ГЛ.11 И СНОВА О СОСЕДЯХ,
У каждого нормального человека есть друзья. Мы обрастаем ими до определенного момента в жизни, после чего начинается обратный процесс – друзья уходят, новые не появляются. Для меня нормальные люди – это открытые миру, неравнодушные к чужой беде и радости. Их я имею в виду, когда озвучиваю эти прописные истины.
По разные стороны нормальных людей живут те, что имеют отклонения. Слева, поближе к сердцу, – слишком щедрые, альтруисты, справа – отшельники, от людей скрывающие свои мысли и чувства.
Конечно, это мое представление, моя картинка, и я сознаю, насколько она черно-белая. Ведь народу в мире полно, и большинство – в пограничном состоянии души. Как только что-то случается, хорошее или дурное, начинается активное перемещение людей из одного «лагеря» в другой.
Мое воображение не свободно от потребности навести порядок в жизненном хаосе.
Я вот думаю, куда бы отнесла собственных родителей, исходя их своих представлений. Маму, несмотря на обидчивый и не очень-то ласковый характер, все-таки к альтруистам. Она готова была отдать последнее. Папу – к «правым», открытым только для семьи. У него и закадычных друзей не водилось никогда. К нормальным отношу Нату. Мы с младшей сестрой пока были сырьем, из которого жизнь – во всех ее проявлениях – лепила что-то свое, не всегда предсказуемое.
Ближайшее окружение, то есть соседи по этажу, за исключением Анны Павловны, тоже были нормальными людьми, и они стали нашими друзьями.
Бездетные супруги, Любовь Федоровна и Николай Владимирович, казались мне тогда стариками, хотя теперь я понимаю, что были они просто в зрелом возрасте. Жили они на нашем этаже, но вход в их маленькую, словно игрушечную, квартирку был со стороны улицы, то есть на парадной лестнице. Они пользовались и черным ходом, но редко: для этого надо было пройти через комнату их соседей, Саковичей, чья квартира выходила на деревянную веранду и очень крутую лестницу. Я никогда не слышала ссор между этими двумя семьями, но и особой дружбы не наблюдала. Впрочем, Саковичи со всеми держались с вежливой прохладцей.

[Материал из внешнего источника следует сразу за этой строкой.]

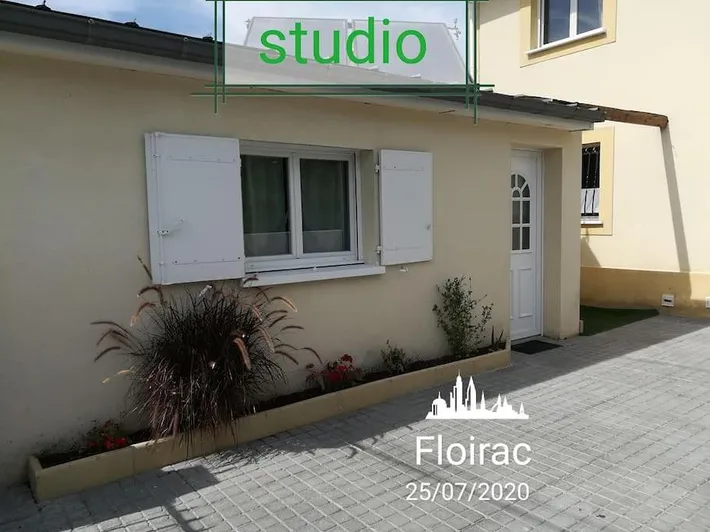 Apartamento de vacaciones para 2 personas, con terraza y jardín - 1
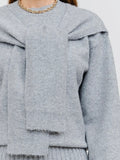 Morning Mood Sweater in Grey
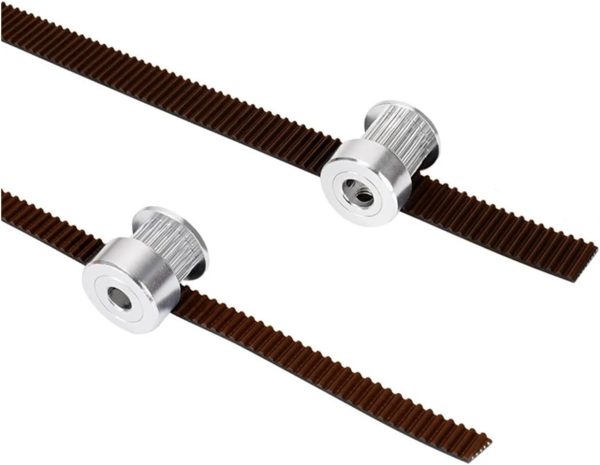 3DQUB Rubber Timing Belt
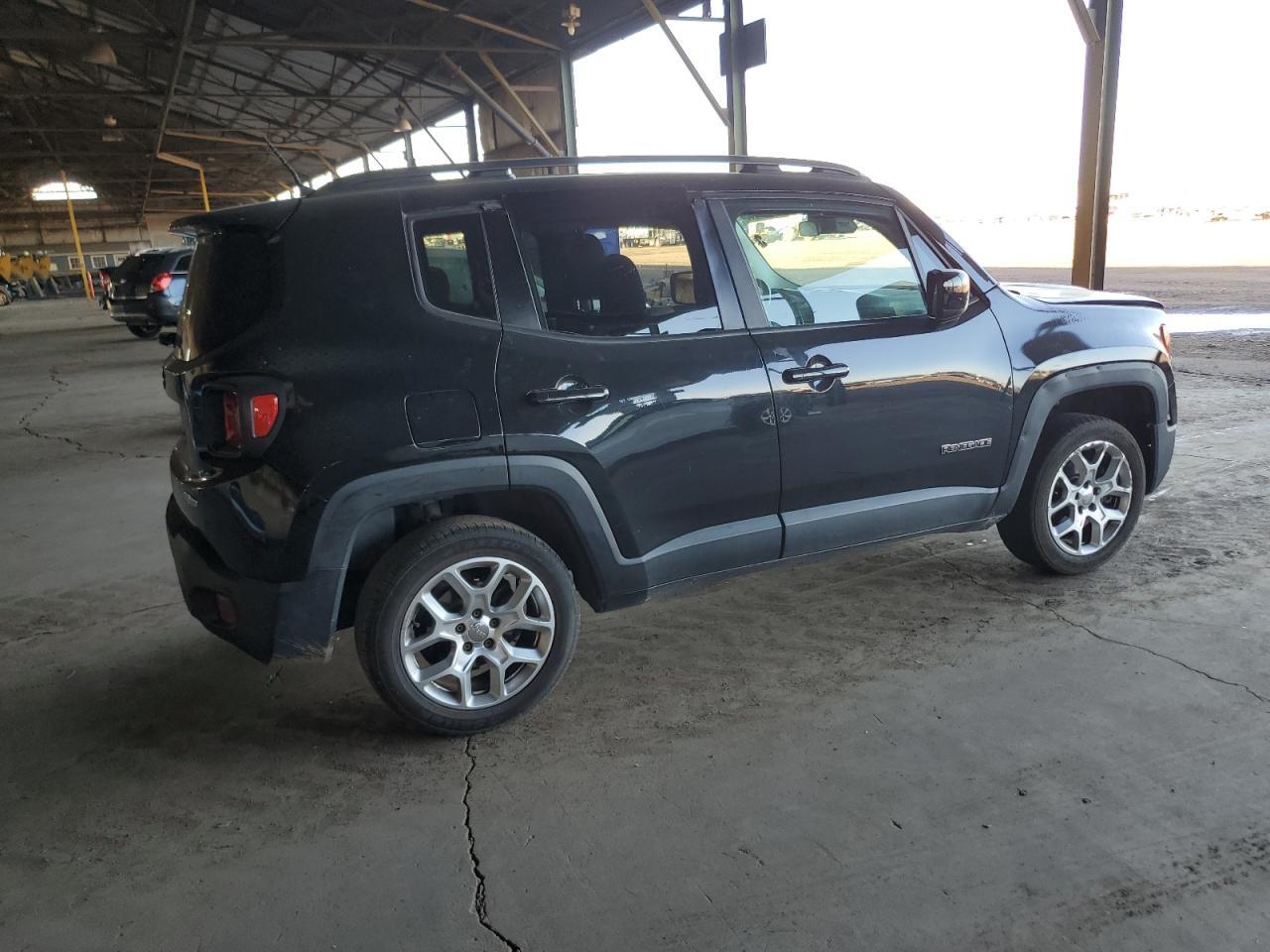 2015 Jeep Renegade Latitude - Фото 3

– Он благородных кровей, дворянских, – однажды сказала Любовь Федоровна маме о главе семейства, Викторе Карловиче, худом, подслеповатом на один глаз старике благообразной внешности. – Из русских немцев. Или поляков. А Маша, Мария Ивановна, попроще – из мещан, но богатых. До революции у них был большой дом, прислуга…
Анна Павловна отзывалась о Саковичах куда яснее, конечно, за глаза:
– Буржуи недобитые! Еще нос воротят! Белогвардейцы проклятые!
Что такое буржуи, я знала, о белогвардейцах в моих книжках ничего не говорилось, но в уме я быстро связала два понятия – дворяне и буржуи. Это такие красивые дамы в длинных платьях и господа в черных фраках. Саковичи вместе с их высокой и некрасивой дочкой-студенткой, Ириной, до буржуев явно не дотягивали, но манерой поведения от нас, обычных, отличались. Падлиха почему-то с ними не скандалила, как со всеми, на рожон не лезла. Правда, и Любовь Федоровна, которую наша соседка называла поповской дочкой (опять же – за глаза), почему-то не вдохновляла ее на ссоры.